= List of awards and nominations received by the Miracles =

This is a list of awards and recognition for Motown Records group The Miracles.

==100 Greatest Artists of All Time==

The Miracles are on three "100 Greatest Artists of All Time" lists:
- Rolling Stones list at #32
- VH-1's list at #61 (1998 list)
- Billboards list at #71

==Grammy Hall of Fame==
The Miracles are four-time inductees into the Grammy Hall of Fame. As of 2026, The Miracles have more Grammy Hall of Fame inducted songs than any other Motown group.
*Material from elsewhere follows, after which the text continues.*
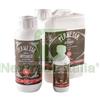 UTENSILERIA 1PZ PERMETAR ANTITARLO INODORE LT.5 IN TANICA:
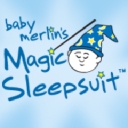 Magic Sleep Suit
Grammy Hall of Fame Awards-The Miracles:
| Year Recorded | Title | Genre | Year Inducted |
| 1962 | "You've Really Got a Hold on Me" | Traditional R&B (Single) | 1998 |
| 1965 | "The Tracks Of My Tears" | Traditional R&B (Single) | 2007 |
| 1967* | "The Tears of a Clown" | Pop (Single) | 2002 |
| 1960 | "Shop Around" | Traditional R&B (Single) | 2006 |

- *Not released as a single until 1970.

==Rolling Stone rankings==
- 500 Greatest Songs of All Time
  - "Ooo Baby Baby" (1965) – #262 (incorrectly credited solely to Smokey Robinson)
  - "The Tracks Of My Tears" (1965) – #50
  - "Shop Around" (1960) – #495
- The 500 Greatest Albums of All Time
  - Going to a Go-Go (1965)
- 100 Greatest Artists of All Time
- The Miracles are listed at #32 on its list of its Immortals: The 100 Greatest Artists of All Time. (The Miracles are the highest-ranking Motown group on the Rolling Stone list).

==The Rock and Roll Hall of Fame rankings==
- 500 Songs That Shaped Rock and Roll
  - "Going to a Go-Go" (1965)
  - "The Tracks of My Tears" (1965)
  - "You've Really Got a Hold on Me" (1962)
  - "Shop Around" (1962)

==Hall of Fame inductions==
- Vocal Group Hall of Fame
- Hollywood Walk Of Fame
- Rock and Roll Hall of Fame
- Grammy Hall of Fame (Four time inductees)
- Doo-Wop Hall of Fame (inducted 2011)
- Michigan Rock and Roll Legends Hall of Fame
- Hit Parade Hall of Fame
- Goldmine Magazine Hall of Fame
- The People's Rock and Roll Hall of Fame
- Rhythm and Blues Music Hall of Fame

==Other awards==
- Four songs by The Miracles ("The Tracks of My Tears," "Ooo Baby Baby," "Shop Around," and "You've Really Got a Hold on Me") were selected by the National Recording Preservation Board for the United States Library of Congress' National Recording Registry, which honors and preserves culturally, historically and aesthetically significant American recordings.
- Miracles members Smokey Robinson, Bobby Rogers, Pete Moore, Ronnie White and Marv Tarplin were given awards for their songwriting success by the BMI in 1971.
- Miracles members Pete Moore, Marv Tarplin, and Smokey Robinson earned The Award Of Merit from The American Society of Composers, Authors and Publishers (ASCAP) for composing "The Tracks Of My Tears".
- Motown DVD The Miracles:The Definitive Performances awarded Certified Gold status by the RIAA.
- Two-time recipient of the Heroes and Legends Award
- Winner- Rhythm and Blues Foundation's Pioneer Award
- Spirit of Detroit Award
- National Recording Registry award for "Tracks of My Tears" included in the Library of Congress in 2008
- Detroit's Woodbridge Estates renames a boulevard and a park after the group in 2002.
- Given a certificate of recognition by the governor of the state of Michigan due to their important contributions to the state of Michigan and the city of Detroit for its music industry accomplishments.
- Resolution Award, the highest honor given by the Detroit city council for the group's achievements
- Beverly Hills City Council proclamation recognizing the group's contributions to the music industry and pop culture
- Star on the Hollywood Walk Of Fame (inducted March 20, 2009).
- "The Tracks of My Tears" has been ranked at #127 in its list of the Songs of the Century – the 365 Greatest Songs of the 20th Century by the Recording Industry Association of America and The National Endowment for the Arts.
- One of the Twenty Greatest Doo-Wop Groups of All Time by the editors of Goldmine magazine
- Inducted into the Rock and Roll Hall of Fame on April 14, 2012, although lead singer Smokey Robinson had been inducted separately in 1987. Members inducted were original members Ronald White, Bobby Rogers, Pete Moore, Claudette Robinson, and Marv Tarplin.